The motor must have been a converted hearse. The Countess reclined on cushions inside, watching a television. The Antiques Road Show was on, as drilled and rehearsed as ever. She smiled, crooked her finger. I felt my heart yearn.

'Drink, Lovejoy?' Her hand extended with a clang of gold. She'd had diamonds set in her front teeth since I'd seen her last. The perfume was overpowering. Her cosmetics were trowelled on. Beautiful. That's taste.

'No, ta.'

'Lovejoy, would you help me?'

Time for defiance, rebellion against all these tyrants.

'Yes, Countess,' I said faintly. 'Anything.'

'Soon, I'll want you to do something .. . really special.
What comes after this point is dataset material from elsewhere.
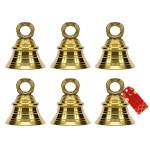 UAPAN Brass Decorative Hanging Bell for Festival Home Temple Decoration with J Hook (Pack of 6, 2 Inch)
Divvy some antiques that may or may not exactly belong to me.'

'I see.' My voice went hard to manage.

'Would you? No matter whose they were?'

Like Brig's syndicate? I thought it, but did not say.

'Yes, Countess.' Me, the hardliner.

'And could I depend on you for full. . . satisfaction?'

Three swallows later, I croaked, 'Yes, Countess.'

She squeezed my thigh. 'Then I'll let you go. For the moment.' She blew me a kiss. I sat transfixed, a hare in her headlights.

'When can I see you, Countess?'

'Later. Until then, Lovejoy.'

'Thank you,' I said like I'd received the most generous largesse, and got out. The motor drifted off down the road. I gazed admiringly after it, thinking that there went real class, not the brigadier's old-school attitudes. I caught the bus.

Where the hell was Tinker? Time was rushing to the meeting. I wanted at least one ally, and apart from Alicia Domander I'd no real hope of anybody who'd take my side.

And now even she was joined at the hip to the brigadier.

35

ODD WHAT THINGS fascinate people. There's an American university offering millions, to anyone who can solve any unsolved mathematical problem. One is this: why do buses come in threes? No good telling them the old Cockney's joke: buses only come in convoys so they don't get torpedoed, ha-ha. That won't earn you the money. Another is this: why is it harder to discover a solution than have it explained? Seems simple to me, but brainboxes say no. If you can write down the mathematical proof, post it off.

Honest, they'll send you millions. They think numbers are reasonable.

Others work with equal devotion doing wrong. It's sad, bad news. In antiques there's the doc job. (This is where you go into hospital, then antique dealers raid your house.